CVE-2026-30557 identifies a reflected Cross-Site Scripting (XSS) vulnerability in the SourceCodester Sales and Inventory System version 1.0. The vulnerability exists in the add_category.php script, specifically through the 'msg' parameter, which fails to properly sanitize or encode user-supplied input. This flaw allows an attacker to craft a URL containing malicious JavaScript or HTML code that, when visited by a victim, executes in the victim’s browser within the context of the vulnerable web application. Reflected XSS attacks typically require social engineering to lure victims to click on malicious links. The absence of input validation and output encoding in this parameter exposes users to risks such as session hijacking, cookie theft, unauthorized actions, or website defacement. Although no exploits have been reported in the wild, the vulnerability is publicly disclosed and could be targeted by attackers. The lack of a CVSS score means severity must be assessed based on the vulnerability’s characteristics: it affects confidentiality and integrity, requires user interaction, and impacts a specific web application. The vulnerability highlights the importance of secure coding practices, particularly input sanitization and context-aware output encoding in web applications handling user input.

The primary impact of this vulnerability is the potential compromise of user sessions and sensitive information through the execution of malicious scripts in users’ browsers. Attackers can steal authentication cookies, perform actions on behalf of users, or redirect users to malicious sites. For organizations, this can lead to unauthorized access, data breaches, reputational damage, and loss of customer trust. Since the vulnerability is in a sales and inventory system, attackers might also manipulate displayed data or inject misleading information, potentially disrupting business operations. However, the requirement for user interaction (clicking a crafted URL) limits the attack scope. The absence of known exploits reduces immediate risk but does not eliminate future exploitation potential. Organizations relying on this software or similar vulnerable web applications should consider the threat significant enough to warrant prompt remediation to avoid exploitation and downstream impacts.

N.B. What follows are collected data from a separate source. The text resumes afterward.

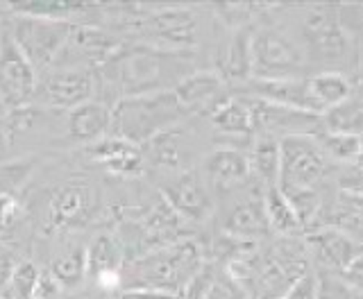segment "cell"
Listing matches in <instances>:
<instances>
[{
	"mask_svg": "<svg viewBox=\"0 0 363 299\" xmlns=\"http://www.w3.org/2000/svg\"><path fill=\"white\" fill-rule=\"evenodd\" d=\"M332 227L338 232H361L363 229V200L357 195H340L334 213H332Z\"/></svg>",
	"mask_w": 363,
	"mask_h": 299,
	"instance_id": "obj_29",
	"label": "cell"
},
{
	"mask_svg": "<svg viewBox=\"0 0 363 299\" xmlns=\"http://www.w3.org/2000/svg\"><path fill=\"white\" fill-rule=\"evenodd\" d=\"M62 290L64 288L57 283V279L52 277V274L48 270H41L30 299H62Z\"/></svg>",
	"mask_w": 363,
	"mask_h": 299,
	"instance_id": "obj_35",
	"label": "cell"
},
{
	"mask_svg": "<svg viewBox=\"0 0 363 299\" xmlns=\"http://www.w3.org/2000/svg\"><path fill=\"white\" fill-rule=\"evenodd\" d=\"M266 7L264 5H247V3H227V5H218L216 7V14L223 16L227 26H232L236 30H241V28H247L245 23L257 16L259 11H264Z\"/></svg>",
	"mask_w": 363,
	"mask_h": 299,
	"instance_id": "obj_31",
	"label": "cell"
},
{
	"mask_svg": "<svg viewBox=\"0 0 363 299\" xmlns=\"http://www.w3.org/2000/svg\"><path fill=\"white\" fill-rule=\"evenodd\" d=\"M361 252H363V249H361Z\"/></svg>",
	"mask_w": 363,
	"mask_h": 299,
	"instance_id": "obj_42",
	"label": "cell"
},
{
	"mask_svg": "<svg viewBox=\"0 0 363 299\" xmlns=\"http://www.w3.org/2000/svg\"><path fill=\"white\" fill-rule=\"evenodd\" d=\"M118 299H184V295L164 288H128Z\"/></svg>",
	"mask_w": 363,
	"mask_h": 299,
	"instance_id": "obj_38",
	"label": "cell"
},
{
	"mask_svg": "<svg viewBox=\"0 0 363 299\" xmlns=\"http://www.w3.org/2000/svg\"><path fill=\"white\" fill-rule=\"evenodd\" d=\"M48 272L57 279V283H60L62 288H75L86 274V249L73 247L64 252V254H60L52 261Z\"/></svg>",
	"mask_w": 363,
	"mask_h": 299,
	"instance_id": "obj_27",
	"label": "cell"
},
{
	"mask_svg": "<svg viewBox=\"0 0 363 299\" xmlns=\"http://www.w3.org/2000/svg\"><path fill=\"white\" fill-rule=\"evenodd\" d=\"M220 77L247 79L252 77V30L241 28L234 32L220 62Z\"/></svg>",
	"mask_w": 363,
	"mask_h": 299,
	"instance_id": "obj_23",
	"label": "cell"
},
{
	"mask_svg": "<svg viewBox=\"0 0 363 299\" xmlns=\"http://www.w3.org/2000/svg\"><path fill=\"white\" fill-rule=\"evenodd\" d=\"M130 288H164L184 295L189 281L202 270V252L193 240L159 247L132 263Z\"/></svg>",
	"mask_w": 363,
	"mask_h": 299,
	"instance_id": "obj_3",
	"label": "cell"
},
{
	"mask_svg": "<svg viewBox=\"0 0 363 299\" xmlns=\"http://www.w3.org/2000/svg\"><path fill=\"white\" fill-rule=\"evenodd\" d=\"M211 125L216 132L225 136H250L252 130V113L245 98H223L211 111Z\"/></svg>",
	"mask_w": 363,
	"mask_h": 299,
	"instance_id": "obj_22",
	"label": "cell"
},
{
	"mask_svg": "<svg viewBox=\"0 0 363 299\" xmlns=\"http://www.w3.org/2000/svg\"><path fill=\"white\" fill-rule=\"evenodd\" d=\"M0 299H5V297H3V295H0Z\"/></svg>",
	"mask_w": 363,
	"mask_h": 299,
	"instance_id": "obj_41",
	"label": "cell"
},
{
	"mask_svg": "<svg viewBox=\"0 0 363 299\" xmlns=\"http://www.w3.org/2000/svg\"><path fill=\"white\" fill-rule=\"evenodd\" d=\"M261 200H264V211H266L270 232L281 234V236H295L298 232H302L298 213H295L286 195L279 191V186H268Z\"/></svg>",
	"mask_w": 363,
	"mask_h": 299,
	"instance_id": "obj_24",
	"label": "cell"
},
{
	"mask_svg": "<svg viewBox=\"0 0 363 299\" xmlns=\"http://www.w3.org/2000/svg\"><path fill=\"white\" fill-rule=\"evenodd\" d=\"M123 243L121 238L111 234H100L86 249V272L96 274L102 272H121L123 266Z\"/></svg>",
	"mask_w": 363,
	"mask_h": 299,
	"instance_id": "obj_26",
	"label": "cell"
},
{
	"mask_svg": "<svg viewBox=\"0 0 363 299\" xmlns=\"http://www.w3.org/2000/svg\"><path fill=\"white\" fill-rule=\"evenodd\" d=\"M132 28L143 37L145 45L168 52H193L200 43V18L191 7H157L145 9L132 23Z\"/></svg>",
	"mask_w": 363,
	"mask_h": 299,
	"instance_id": "obj_5",
	"label": "cell"
},
{
	"mask_svg": "<svg viewBox=\"0 0 363 299\" xmlns=\"http://www.w3.org/2000/svg\"><path fill=\"white\" fill-rule=\"evenodd\" d=\"M5 11L3 26L7 28L9 37L14 39L18 50L26 55V60L39 75L55 66L64 52L66 43L71 41L75 23L68 21H52L41 16H26V14H11Z\"/></svg>",
	"mask_w": 363,
	"mask_h": 299,
	"instance_id": "obj_4",
	"label": "cell"
},
{
	"mask_svg": "<svg viewBox=\"0 0 363 299\" xmlns=\"http://www.w3.org/2000/svg\"><path fill=\"white\" fill-rule=\"evenodd\" d=\"M86 157L94 159L102 168H107L111 175L123 177V179L141 177L145 170L141 145H134L130 141L121 139V136H111V134L86 145Z\"/></svg>",
	"mask_w": 363,
	"mask_h": 299,
	"instance_id": "obj_14",
	"label": "cell"
},
{
	"mask_svg": "<svg viewBox=\"0 0 363 299\" xmlns=\"http://www.w3.org/2000/svg\"><path fill=\"white\" fill-rule=\"evenodd\" d=\"M39 73L18 50L14 39L0 21V105L9 109H21L34 102Z\"/></svg>",
	"mask_w": 363,
	"mask_h": 299,
	"instance_id": "obj_8",
	"label": "cell"
},
{
	"mask_svg": "<svg viewBox=\"0 0 363 299\" xmlns=\"http://www.w3.org/2000/svg\"><path fill=\"white\" fill-rule=\"evenodd\" d=\"M204 175L216 188H234L250 177L247 154L243 150L218 145L204 157Z\"/></svg>",
	"mask_w": 363,
	"mask_h": 299,
	"instance_id": "obj_17",
	"label": "cell"
},
{
	"mask_svg": "<svg viewBox=\"0 0 363 299\" xmlns=\"http://www.w3.org/2000/svg\"><path fill=\"white\" fill-rule=\"evenodd\" d=\"M96 193L84 181H71L57 188L50 195L48 209H45V225L52 232H68L86 222L94 213Z\"/></svg>",
	"mask_w": 363,
	"mask_h": 299,
	"instance_id": "obj_10",
	"label": "cell"
},
{
	"mask_svg": "<svg viewBox=\"0 0 363 299\" xmlns=\"http://www.w3.org/2000/svg\"><path fill=\"white\" fill-rule=\"evenodd\" d=\"M66 134L84 147L111 134V105L102 100H89L66 113Z\"/></svg>",
	"mask_w": 363,
	"mask_h": 299,
	"instance_id": "obj_15",
	"label": "cell"
},
{
	"mask_svg": "<svg viewBox=\"0 0 363 299\" xmlns=\"http://www.w3.org/2000/svg\"><path fill=\"white\" fill-rule=\"evenodd\" d=\"M302 57L286 34L275 28L252 32V77L255 79H295Z\"/></svg>",
	"mask_w": 363,
	"mask_h": 299,
	"instance_id": "obj_9",
	"label": "cell"
},
{
	"mask_svg": "<svg viewBox=\"0 0 363 299\" xmlns=\"http://www.w3.org/2000/svg\"><path fill=\"white\" fill-rule=\"evenodd\" d=\"M39 268L30 261H23L18 266H14L9 279H7V290H9V299H30L34 286H37L39 279ZM7 299V297H5Z\"/></svg>",
	"mask_w": 363,
	"mask_h": 299,
	"instance_id": "obj_30",
	"label": "cell"
},
{
	"mask_svg": "<svg viewBox=\"0 0 363 299\" xmlns=\"http://www.w3.org/2000/svg\"><path fill=\"white\" fill-rule=\"evenodd\" d=\"M340 186H343V191H347V195H357V198H361L363 195V166L361 164L350 166L343 175H340Z\"/></svg>",
	"mask_w": 363,
	"mask_h": 299,
	"instance_id": "obj_37",
	"label": "cell"
},
{
	"mask_svg": "<svg viewBox=\"0 0 363 299\" xmlns=\"http://www.w3.org/2000/svg\"><path fill=\"white\" fill-rule=\"evenodd\" d=\"M306 89H309V96L320 113L327 109H338L350 98V91H352L347 77H343L340 73L313 75L306 79Z\"/></svg>",
	"mask_w": 363,
	"mask_h": 299,
	"instance_id": "obj_25",
	"label": "cell"
},
{
	"mask_svg": "<svg viewBox=\"0 0 363 299\" xmlns=\"http://www.w3.org/2000/svg\"><path fill=\"white\" fill-rule=\"evenodd\" d=\"M247 164L250 175H255L264 186H277L279 179V139L277 136L259 134L250 145Z\"/></svg>",
	"mask_w": 363,
	"mask_h": 299,
	"instance_id": "obj_21",
	"label": "cell"
},
{
	"mask_svg": "<svg viewBox=\"0 0 363 299\" xmlns=\"http://www.w3.org/2000/svg\"><path fill=\"white\" fill-rule=\"evenodd\" d=\"M357 164H361V166H363V134H361V157H359Z\"/></svg>",
	"mask_w": 363,
	"mask_h": 299,
	"instance_id": "obj_39",
	"label": "cell"
},
{
	"mask_svg": "<svg viewBox=\"0 0 363 299\" xmlns=\"http://www.w3.org/2000/svg\"><path fill=\"white\" fill-rule=\"evenodd\" d=\"M223 91H225V82L220 73L193 71L173 89V94L177 96L182 109L186 113H196V111H211L223 98H227L223 96Z\"/></svg>",
	"mask_w": 363,
	"mask_h": 299,
	"instance_id": "obj_16",
	"label": "cell"
},
{
	"mask_svg": "<svg viewBox=\"0 0 363 299\" xmlns=\"http://www.w3.org/2000/svg\"><path fill=\"white\" fill-rule=\"evenodd\" d=\"M306 39L320 60H338L347 50V37L327 9H311L304 18Z\"/></svg>",
	"mask_w": 363,
	"mask_h": 299,
	"instance_id": "obj_18",
	"label": "cell"
},
{
	"mask_svg": "<svg viewBox=\"0 0 363 299\" xmlns=\"http://www.w3.org/2000/svg\"><path fill=\"white\" fill-rule=\"evenodd\" d=\"M141 150H143L145 166H152L155 170L166 172L170 177L191 170V166H189L191 145H189L186 132L182 130V125H175V128L157 134L155 139L141 145Z\"/></svg>",
	"mask_w": 363,
	"mask_h": 299,
	"instance_id": "obj_12",
	"label": "cell"
},
{
	"mask_svg": "<svg viewBox=\"0 0 363 299\" xmlns=\"http://www.w3.org/2000/svg\"><path fill=\"white\" fill-rule=\"evenodd\" d=\"M315 299H354V293H352L350 286L343 283V279L320 274V277H318Z\"/></svg>",
	"mask_w": 363,
	"mask_h": 299,
	"instance_id": "obj_33",
	"label": "cell"
},
{
	"mask_svg": "<svg viewBox=\"0 0 363 299\" xmlns=\"http://www.w3.org/2000/svg\"><path fill=\"white\" fill-rule=\"evenodd\" d=\"M162 195L166 204L184 220H204L211 213V195L196 170L168 177Z\"/></svg>",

To mitigate this vulnerability, organizations should implement strict input validation and output encoding on all user-supplied data, especially parameters like 'msg' in add_category.php. Employ context-aware encoding libraries to ensure that injected scripts cannot execute in the browser context. Use Content Security Policy (CSP) headers to restrict the execution of unauthorized scripts. Regularly update and patch the SourceCodester Sales and Inventory System when vendor fixes become available. In the absence of official patches, consider applying web application firewall (WAF) rules to detect and block suspicious input patterns targeting the 'msg' parameter. Educate users about the risks of clicking untrusted links to reduce the likelihood of successful social engineering. Conduct security code reviews and penetration testing to identify and remediate similar vulnerabilities proactively. Finally, monitor logs for unusual activity that may indicate attempted exploitation.